Figure 2. Leptin receptor (Ob-Rb) expression in RAW 264.7 cells. RAW 264.7 cells after lactic acid bacteria (LAB) stimulation were incubated with a polyclonal rabbit antimouse Ob-Rb Ab and a secondary FITC-conjugated Ab (antirabbit IgG). Ten thousand cells were analyzed per sample at an argon laser flow cytometry scanner. (A) Histograms correspond to the analysis of Ob-Rb expression by non-stimulated (negative control) and LAB-stimulated RAW 264.7 cells. The stimulating strains were CRL431, CRL258, CRL1063, CRL66, CRL72, CRL117, CRL1446 CRL1434, CRL350, CRL352, CRL353, CRL355, CRL575, and CRL576. Lipopolysaccharide (LPS) was used as a positive control. Open black line represents fluorescent labeling of Ob-Rb positive cells of negative control, and gray areas represent other strains stimulus. (B) Percentage of Ob-Rb expression in RAW 264.7 cells. The bars represent the different LAB strains. The results are expressed as media of percentages of cells Ob-Rb (+) ± SD of two experiments. Mean values in the same graphic with different letters (a–d) were significantly different (P < 0.05). (C) Microphotograph representative of the Ob-Rb expression in non-stimulated macrophages (negative control, C-1) and LPS-stimulated macrophages culture (positive control, C-2).

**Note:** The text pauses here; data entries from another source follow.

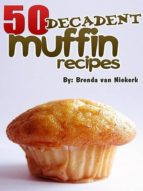 50 DECADENT MUFFIN RECIPES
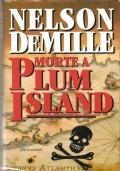 Morte a Plum Island (THRILLER – NELSON DEMILLE)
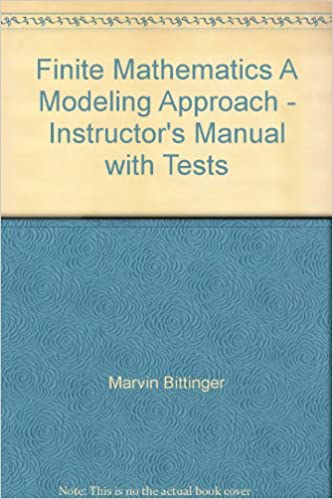 Finite Mathematics A Modeling Approach - Instructor's Manual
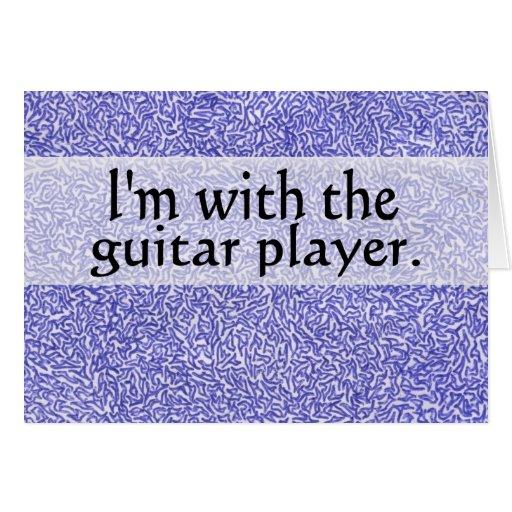 Estoy con el guitarrista tarjeta de felicitación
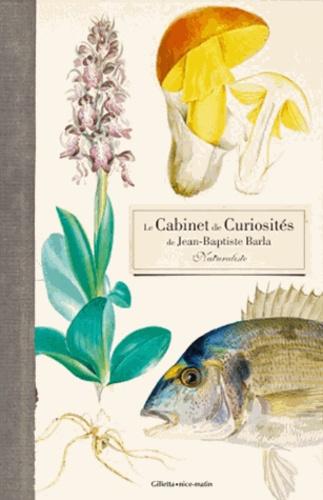 Le cabinet de curiosités d'un naturaliste du XIXe siècle. Jean-Baptiste Barla - Joëlle Defay,Brigitte Chamagne Rollier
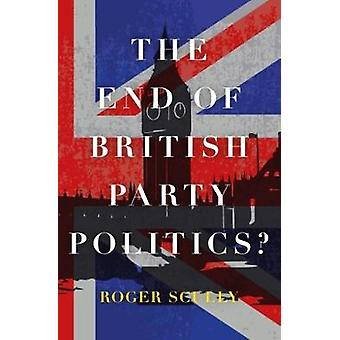 The End of British Party Politics? by Roger Scully - 9781785903151 Bo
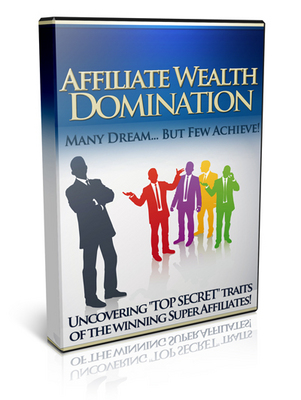 Product picture Affiliate Wealth Domination!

Differential Production of and Cytokines/Chemokine and Leptin in Adipocytes Stimulated with Different LAB Strains

To evaluate whether LAB may directly induce secretion of leptin, cytokines, and chemokine in adipocytes, we stimulated murine adipocyte cultures with several strains. We observed different effects of LAB on TNF-α, IL-6, IL-10, and MCP-1 adipocyte production. The CRL1434 strain induced the highest values of TNF-α; MCP-1 and IL-10 compared to the other strains (Figures 3A,C,D), while CRL350 strain induced the highest levels of IL-6 (Figure 3B).

FIGURE 3

Figure 3. Production of TNF-α (A), interleukin 6 (IL-6) (B), monocyte chemoattractant protein-1 (MCP-1) (C), IL-10 (D), and leptin (E) by lactic acid bacteria (LAB)-stimulated mice adipocytes. Cytokines/chemokine and leptin concentrations were assayed in supernatants from LAB-stimulated mice adipocytes. Adipocytes were treated for 24 h with bacterial cell suspensions, and TNF-α, IL-6, MCP-1, and IL-10 levels were quantified using Cytometric Bead Array Kit and leptin levels, using enzyme-linked immunosorbent assay test. LPS was used as a positive control. Non-stimulated cells were evaluated as controls of basal cytokine levels (negative control). The stimulating strains were CRL431, CRL258, CRL1063, CRL66, CRL72, CRL117, CRL1446 CRL1434, CRL350, CRL352, CRL353, CRL355, CRL575, and L. CRL576 strains. Results are expressed as mean ± SD of triplicate measures determined in two independent experiments. Mean values in the same graphic with different letters (a–g) were significantly different (P < 0.05).

As shown in Figure 3E, leptin production is modulated by LAB in a strain-dependent manner. We showed that LPS was able to induce a significantly higher leptin production compared to negative control. Similar effect was observed for CRL66 and CRL575 strains. The CRL1434 and CRL143 strains induced more leptin production than positive control. In contrast, lower levels of leptin secretion were secreted by adipocytes treated with the CRL431, CRL1063, CRL72, CRL355, and CRL352 strains compared to negative control. Leptin levels produced by adipocyte stimulated with CRL1446, CRL117, CRL350, CRL576, and CRL353 strains were significantly from those detected in the negative and positive controls.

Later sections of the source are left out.